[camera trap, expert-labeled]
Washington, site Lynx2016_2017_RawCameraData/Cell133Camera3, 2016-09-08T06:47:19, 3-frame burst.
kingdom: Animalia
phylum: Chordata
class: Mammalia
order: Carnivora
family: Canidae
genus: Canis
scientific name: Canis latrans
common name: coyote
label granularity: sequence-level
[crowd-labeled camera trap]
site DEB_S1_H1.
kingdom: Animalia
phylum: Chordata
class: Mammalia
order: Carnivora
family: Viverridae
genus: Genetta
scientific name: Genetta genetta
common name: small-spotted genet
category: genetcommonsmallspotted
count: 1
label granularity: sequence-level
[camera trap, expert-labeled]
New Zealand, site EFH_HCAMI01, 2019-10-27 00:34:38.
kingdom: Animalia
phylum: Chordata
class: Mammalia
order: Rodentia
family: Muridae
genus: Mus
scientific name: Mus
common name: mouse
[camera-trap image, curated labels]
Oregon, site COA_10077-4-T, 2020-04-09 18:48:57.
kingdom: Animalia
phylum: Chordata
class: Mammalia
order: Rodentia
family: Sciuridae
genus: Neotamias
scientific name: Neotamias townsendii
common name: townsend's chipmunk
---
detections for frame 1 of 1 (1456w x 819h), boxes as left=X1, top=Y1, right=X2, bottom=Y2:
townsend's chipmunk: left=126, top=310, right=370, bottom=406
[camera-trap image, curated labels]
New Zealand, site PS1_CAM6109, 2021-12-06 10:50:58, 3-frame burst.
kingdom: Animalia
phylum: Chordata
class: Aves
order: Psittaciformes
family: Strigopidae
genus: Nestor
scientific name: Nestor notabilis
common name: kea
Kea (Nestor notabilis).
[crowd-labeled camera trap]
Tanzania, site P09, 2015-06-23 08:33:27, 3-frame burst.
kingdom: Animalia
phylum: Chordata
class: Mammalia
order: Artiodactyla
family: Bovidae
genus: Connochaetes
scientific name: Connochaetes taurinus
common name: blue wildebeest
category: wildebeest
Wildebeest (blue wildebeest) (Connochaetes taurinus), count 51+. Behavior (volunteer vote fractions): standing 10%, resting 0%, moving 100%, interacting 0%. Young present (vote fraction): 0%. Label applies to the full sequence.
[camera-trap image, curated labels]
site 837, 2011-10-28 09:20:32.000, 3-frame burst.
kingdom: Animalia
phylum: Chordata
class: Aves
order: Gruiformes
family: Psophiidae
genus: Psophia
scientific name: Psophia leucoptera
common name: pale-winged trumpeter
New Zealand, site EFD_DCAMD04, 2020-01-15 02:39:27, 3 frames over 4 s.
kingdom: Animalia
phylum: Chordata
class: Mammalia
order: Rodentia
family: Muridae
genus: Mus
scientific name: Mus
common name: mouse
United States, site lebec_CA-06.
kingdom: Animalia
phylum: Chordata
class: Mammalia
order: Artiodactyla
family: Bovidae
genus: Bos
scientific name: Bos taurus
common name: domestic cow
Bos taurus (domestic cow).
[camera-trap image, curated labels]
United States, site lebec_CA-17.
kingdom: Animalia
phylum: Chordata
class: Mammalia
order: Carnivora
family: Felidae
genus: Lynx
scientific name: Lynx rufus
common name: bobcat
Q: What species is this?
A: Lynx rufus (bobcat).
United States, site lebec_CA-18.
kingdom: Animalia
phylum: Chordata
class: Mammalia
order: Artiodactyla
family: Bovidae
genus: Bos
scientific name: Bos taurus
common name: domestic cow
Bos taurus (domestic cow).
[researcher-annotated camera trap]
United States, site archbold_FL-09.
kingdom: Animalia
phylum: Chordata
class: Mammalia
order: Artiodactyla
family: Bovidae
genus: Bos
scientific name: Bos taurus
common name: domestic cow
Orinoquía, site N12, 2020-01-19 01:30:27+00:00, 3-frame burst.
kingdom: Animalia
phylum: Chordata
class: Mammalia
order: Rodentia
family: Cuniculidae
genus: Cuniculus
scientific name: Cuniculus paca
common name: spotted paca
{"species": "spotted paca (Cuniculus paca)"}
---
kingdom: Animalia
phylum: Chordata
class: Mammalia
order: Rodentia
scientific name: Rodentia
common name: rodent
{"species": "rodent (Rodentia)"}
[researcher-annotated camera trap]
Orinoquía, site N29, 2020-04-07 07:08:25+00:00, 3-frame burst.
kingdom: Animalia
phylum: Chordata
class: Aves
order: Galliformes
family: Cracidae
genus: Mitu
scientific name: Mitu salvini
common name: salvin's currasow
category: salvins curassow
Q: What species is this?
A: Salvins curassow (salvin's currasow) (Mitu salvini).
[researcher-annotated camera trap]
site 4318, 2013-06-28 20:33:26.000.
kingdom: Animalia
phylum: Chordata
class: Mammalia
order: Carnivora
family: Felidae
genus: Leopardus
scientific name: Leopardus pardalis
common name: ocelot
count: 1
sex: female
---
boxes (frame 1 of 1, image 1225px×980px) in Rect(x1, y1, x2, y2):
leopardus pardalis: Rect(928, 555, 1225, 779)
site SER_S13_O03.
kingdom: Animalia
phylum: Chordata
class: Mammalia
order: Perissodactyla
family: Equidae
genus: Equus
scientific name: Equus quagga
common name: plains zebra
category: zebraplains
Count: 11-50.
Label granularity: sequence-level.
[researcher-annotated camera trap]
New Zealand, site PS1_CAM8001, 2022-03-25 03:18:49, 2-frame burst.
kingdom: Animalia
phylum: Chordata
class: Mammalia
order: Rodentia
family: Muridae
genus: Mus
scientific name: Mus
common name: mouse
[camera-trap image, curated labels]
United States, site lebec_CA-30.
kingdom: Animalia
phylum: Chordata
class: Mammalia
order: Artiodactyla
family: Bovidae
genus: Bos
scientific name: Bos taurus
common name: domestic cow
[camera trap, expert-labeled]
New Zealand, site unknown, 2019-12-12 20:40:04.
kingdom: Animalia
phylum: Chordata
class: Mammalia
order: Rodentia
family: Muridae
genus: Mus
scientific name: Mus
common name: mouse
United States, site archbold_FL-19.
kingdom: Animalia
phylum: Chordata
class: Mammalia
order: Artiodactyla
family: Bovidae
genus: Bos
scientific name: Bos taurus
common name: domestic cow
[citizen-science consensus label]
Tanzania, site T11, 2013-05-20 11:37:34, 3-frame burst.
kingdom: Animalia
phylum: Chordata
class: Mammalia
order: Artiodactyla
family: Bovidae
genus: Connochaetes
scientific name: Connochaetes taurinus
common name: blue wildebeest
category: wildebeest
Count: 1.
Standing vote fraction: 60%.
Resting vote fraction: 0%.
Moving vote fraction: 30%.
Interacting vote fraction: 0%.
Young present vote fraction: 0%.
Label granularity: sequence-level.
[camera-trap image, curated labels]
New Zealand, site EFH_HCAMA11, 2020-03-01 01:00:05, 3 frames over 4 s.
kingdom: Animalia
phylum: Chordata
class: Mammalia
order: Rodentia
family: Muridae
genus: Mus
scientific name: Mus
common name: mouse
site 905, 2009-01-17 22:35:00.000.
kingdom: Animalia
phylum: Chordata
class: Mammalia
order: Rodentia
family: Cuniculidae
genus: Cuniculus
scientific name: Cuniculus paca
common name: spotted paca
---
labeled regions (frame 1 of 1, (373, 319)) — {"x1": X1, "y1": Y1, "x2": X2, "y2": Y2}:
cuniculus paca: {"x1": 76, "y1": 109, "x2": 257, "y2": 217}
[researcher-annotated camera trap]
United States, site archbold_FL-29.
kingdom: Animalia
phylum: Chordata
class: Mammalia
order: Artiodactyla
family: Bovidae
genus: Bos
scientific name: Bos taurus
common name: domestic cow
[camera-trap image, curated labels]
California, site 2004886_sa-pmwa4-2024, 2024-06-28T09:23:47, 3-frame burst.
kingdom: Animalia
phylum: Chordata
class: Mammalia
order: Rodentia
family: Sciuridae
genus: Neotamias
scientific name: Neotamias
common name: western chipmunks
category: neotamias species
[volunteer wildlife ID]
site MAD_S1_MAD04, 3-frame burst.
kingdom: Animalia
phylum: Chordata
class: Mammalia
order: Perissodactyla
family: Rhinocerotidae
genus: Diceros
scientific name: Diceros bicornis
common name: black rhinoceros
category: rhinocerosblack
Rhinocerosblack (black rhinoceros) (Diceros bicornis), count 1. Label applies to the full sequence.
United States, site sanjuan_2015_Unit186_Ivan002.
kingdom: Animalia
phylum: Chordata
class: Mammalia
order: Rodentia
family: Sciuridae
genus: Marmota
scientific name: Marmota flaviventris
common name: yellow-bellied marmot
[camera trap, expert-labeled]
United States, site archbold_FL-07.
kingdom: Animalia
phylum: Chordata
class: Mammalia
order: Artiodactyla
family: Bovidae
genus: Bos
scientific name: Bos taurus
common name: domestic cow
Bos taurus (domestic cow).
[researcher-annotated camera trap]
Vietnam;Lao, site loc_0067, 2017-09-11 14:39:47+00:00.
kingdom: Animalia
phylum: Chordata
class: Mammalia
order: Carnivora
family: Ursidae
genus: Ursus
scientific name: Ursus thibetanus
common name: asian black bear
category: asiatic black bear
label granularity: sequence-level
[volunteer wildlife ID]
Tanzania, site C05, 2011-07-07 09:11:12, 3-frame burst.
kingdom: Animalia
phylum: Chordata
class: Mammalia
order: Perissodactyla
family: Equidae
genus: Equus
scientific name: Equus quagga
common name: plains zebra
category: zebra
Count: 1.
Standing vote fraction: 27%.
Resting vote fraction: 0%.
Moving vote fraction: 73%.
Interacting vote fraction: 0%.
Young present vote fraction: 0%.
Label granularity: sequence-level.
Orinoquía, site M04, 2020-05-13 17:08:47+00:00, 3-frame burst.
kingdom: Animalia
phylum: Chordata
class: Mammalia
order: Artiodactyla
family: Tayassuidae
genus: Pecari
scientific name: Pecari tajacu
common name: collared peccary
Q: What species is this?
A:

_Task instructions:_ Everything in the material above from the line that has "United States, site archbold_FL-29." through the line that has "common name: asian black bear" must be duplicated exactly, with no other lines given.

_Completed task:_
United States, site archbold_FL-29.
kingdom: Animalia
phylum: Chordata
class: Mammalia
order: Artiodactyla
family: Bovidae
genus: Bos
scientific name: Bos taurus
common name: domestic cow
[camera-trap image, curated labels]
California, site 2004886_sa-pmwa4-2024, 2024-06-28T09:23:47, 3-frame burst.
kingdom: Animalia
phylum: Chordata
class: Mammalia
order: Rodentia
family: Sciuridae
genus: Neotamias
scientific name: Neotamias
common name: western chipmunks
category: neotamias species
[volunteer wildlife ID]
site MAD_S1_MAD04, 3-frame burst.
kingdom: Animalia
phylum: Chordata
class: Mammalia
order: Perissodactyla
family: Rhinocerotidae
genus: Diceros
scientific name: Diceros bicornis
common name: black rhinoceros
category: rhinocerosblack
Rhinocerosblack (black rhinoceros) (Diceros bicornis), count 1. Label applies to the full sequence.
United States, site sanjuan_2015_Unit186_Ivan002.
kingdom: Animalia
phylum: Chordata
class: Mammalia
order: Rodentia
family: Sciuridae
genus: Marmota
scientific name: Marmota flaviventris
common name: yellow-bellied marmot
[camera trap, expert-labeled]
United States, site archbold_FL-07.
kingdom: Animalia
phylum: Chordata
class: Mammalia
order: Artiodactyla
family: Bovidae
genus: Bos
scientific name: Bos taurus
common name: domestic cow
Bos taurus (domestic cow).
[researcher-annotated camera trap]
Vietnam;Lao, site loc_0067, 2017-09-11 14:39:47+00:00.
kingdom: Animalia
phylum: Chordata
class: Mammalia
order: Carnivora
family: Ursidae
genus: Ursus
scientific name: Ursus thibetanus
common name: asian black bear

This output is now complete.